## Work order
Starting with the line that contains "[camera-trap image, curated labels]" and stopping after the line that contains "A: Unidentified bird (birds) (Aves).", return each line below exactly as written, with no others.

## Listed entries
========================================================================
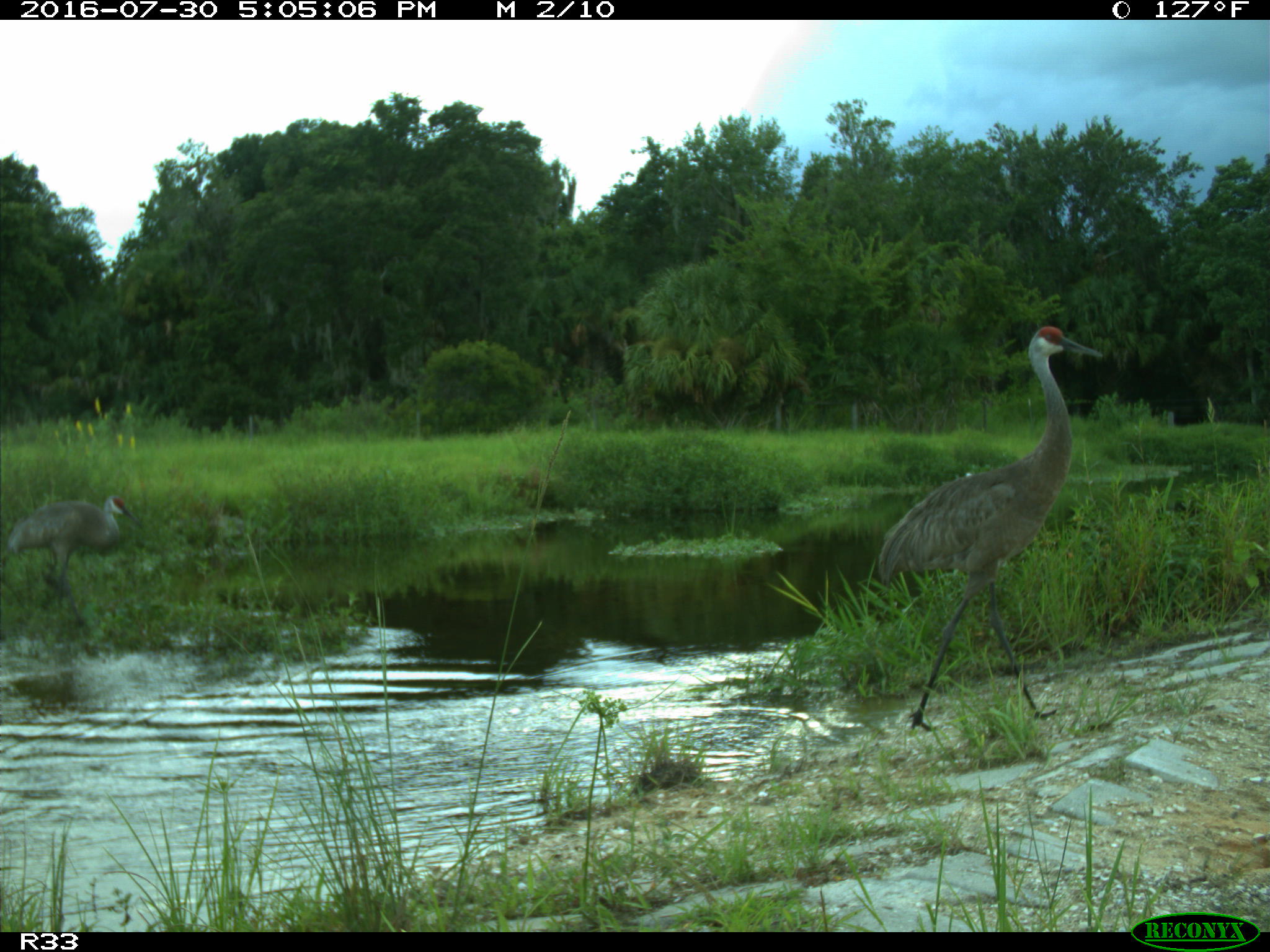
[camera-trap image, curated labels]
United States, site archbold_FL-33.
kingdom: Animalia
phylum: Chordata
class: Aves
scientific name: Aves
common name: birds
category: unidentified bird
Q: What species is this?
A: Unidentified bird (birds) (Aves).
========================================================================
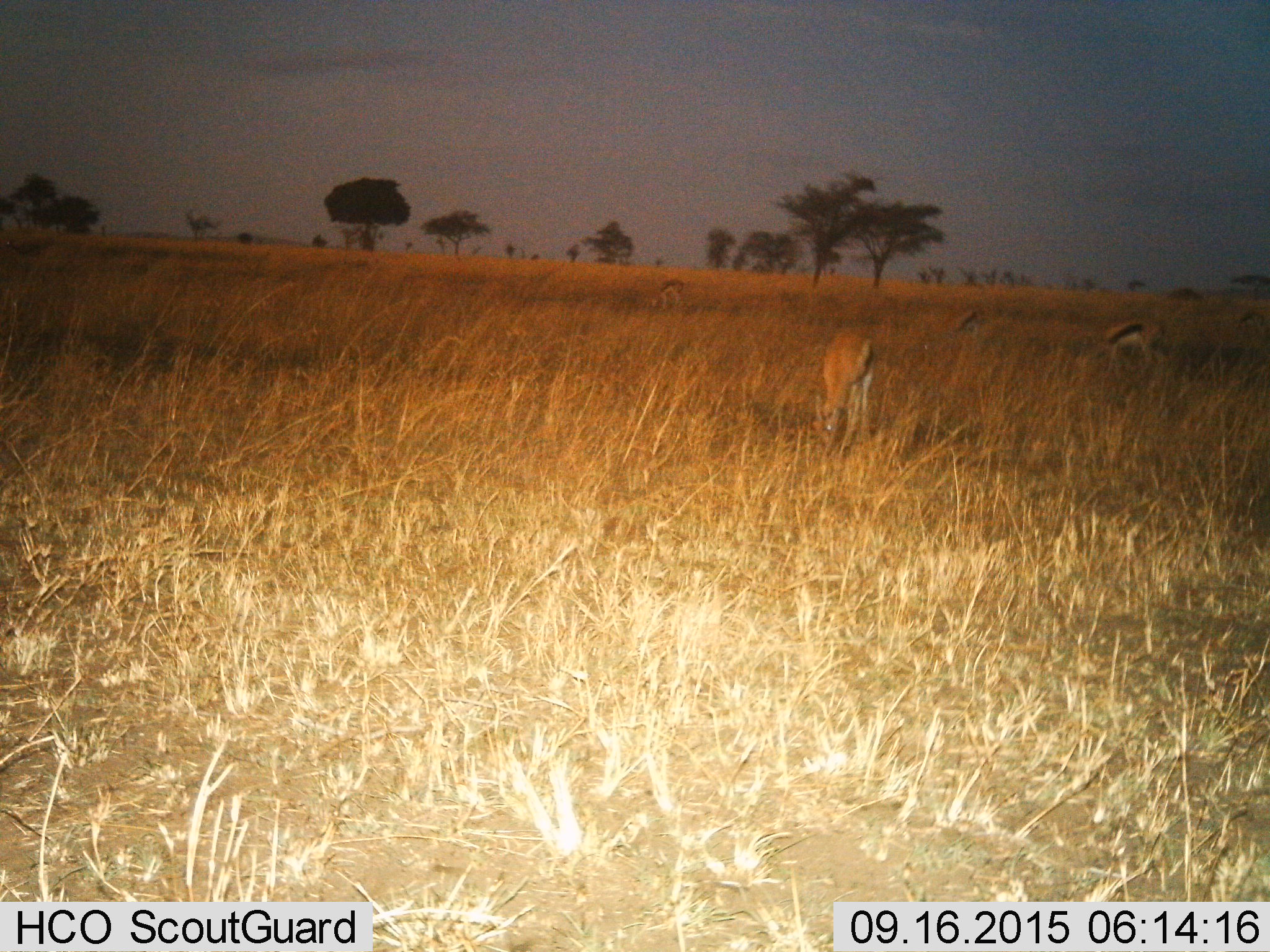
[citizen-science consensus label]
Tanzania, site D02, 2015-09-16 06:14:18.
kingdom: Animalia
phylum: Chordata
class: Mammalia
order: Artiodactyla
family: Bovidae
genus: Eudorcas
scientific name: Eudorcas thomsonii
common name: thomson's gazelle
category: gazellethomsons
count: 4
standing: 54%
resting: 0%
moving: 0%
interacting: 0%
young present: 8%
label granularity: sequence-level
========================================================================
## Exercise result
[camera-trap image, curated labels]
United States, site archbold_FL-33.
kingdom: Animalia
phylum: Chordata
class: Aves
scientific name: Aves
common name: birds
category: unidentified bird
Q: What species is this?
A: Unidentified bird (birds) (Aves).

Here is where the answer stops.